>> START

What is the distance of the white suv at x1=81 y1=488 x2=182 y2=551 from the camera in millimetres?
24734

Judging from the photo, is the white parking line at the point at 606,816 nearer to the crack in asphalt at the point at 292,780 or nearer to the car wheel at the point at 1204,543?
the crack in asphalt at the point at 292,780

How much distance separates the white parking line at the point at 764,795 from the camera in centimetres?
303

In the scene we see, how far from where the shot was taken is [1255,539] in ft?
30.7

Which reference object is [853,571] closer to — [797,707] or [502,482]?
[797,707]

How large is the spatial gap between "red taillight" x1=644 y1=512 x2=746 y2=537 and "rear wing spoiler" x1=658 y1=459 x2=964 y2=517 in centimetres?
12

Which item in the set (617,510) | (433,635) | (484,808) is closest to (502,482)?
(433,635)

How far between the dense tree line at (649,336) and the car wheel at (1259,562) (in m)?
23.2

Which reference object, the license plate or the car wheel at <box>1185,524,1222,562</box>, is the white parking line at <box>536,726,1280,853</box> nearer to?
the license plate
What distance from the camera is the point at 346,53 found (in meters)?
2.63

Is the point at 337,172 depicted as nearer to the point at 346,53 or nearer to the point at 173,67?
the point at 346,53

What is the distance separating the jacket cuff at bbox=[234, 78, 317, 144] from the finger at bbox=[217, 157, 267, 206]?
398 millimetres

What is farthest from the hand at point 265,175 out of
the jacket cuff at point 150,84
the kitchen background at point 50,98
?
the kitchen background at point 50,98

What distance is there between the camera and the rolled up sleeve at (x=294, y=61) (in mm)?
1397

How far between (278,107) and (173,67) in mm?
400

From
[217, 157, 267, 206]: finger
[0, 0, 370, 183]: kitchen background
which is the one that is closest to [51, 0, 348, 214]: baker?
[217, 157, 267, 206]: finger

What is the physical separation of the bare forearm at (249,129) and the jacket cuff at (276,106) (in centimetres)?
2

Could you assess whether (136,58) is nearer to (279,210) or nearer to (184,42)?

>> END

Copy the material above verbatim, from its first line through its last, keeping every coordinate, unit, and value character for character.

- Response
What is the distance of the white suv at x1=81 y1=488 x2=182 y2=551 from the camera in millimetres?
24734

Judging from the photo, is the white parking line at the point at 606,816 nearer to the crack in asphalt at the point at 292,780 or nearer to the car wheel at the point at 1204,543?
the crack in asphalt at the point at 292,780

How much distance separates the white parking line at the point at 764,795 from the camera in centimetres?
303

In the scene we see, how far from where the shot was taken is [1255,539] in ft?
30.7

Which reference object is [853,571] closer to — [797,707] or [502,482]?
[797,707]

How large is the spatial gap between "red taillight" x1=644 y1=512 x2=746 y2=537 and "rear wing spoiler" x1=658 y1=459 x2=964 y2=517 in centimetres?
12

Which item in the set (617,510) | (433,635) | (484,808) is closest to (502,482)?
(433,635)

How far between the dense tree line at (649,336) and the car wheel at (1259,562) (in m)?
23.2

Which reference object, the license plate or the car wheel at <box>1185,524,1222,562</box>, is the white parking line at <box>536,726,1280,853</box> nearer to?
the license plate
What distance from the camera is the point at 346,53 found (in meters)?
2.63

Is the point at 337,172 depicted as nearer to the point at 346,53 or nearer to the point at 173,67?
the point at 346,53

What is the distance separating the jacket cuff at bbox=[234, 78, 317, 144] from the finger at bbox=[217, 157, 267, 206]?
398 millimetres

What is farthest from the hand at point 265,175 out of
the jacket cuff at point 150,84
the kitchen background at point 50,98
?
the kitchen background at point 50,98

What distance is there between the camera and the rolled up sleeve at (x=294, y=61) (in mm)?
1397

How far between (278,107) and (173,67) in mm?
400

From
[217, 157, 267, 206]: finger
[0, 0, 370, 183]: kitchen background
which is the one that is closest to [51, 0, 348, 214]: baker?
[217, 157, 267, 206]: finger

What is the physical separation of the bare forearm at (249,129) and the jacket cuff at (276,106) (in centimetres)?
2

Could you assess whether (136,58) is nearer to (279,210) or nearer to (184,42)?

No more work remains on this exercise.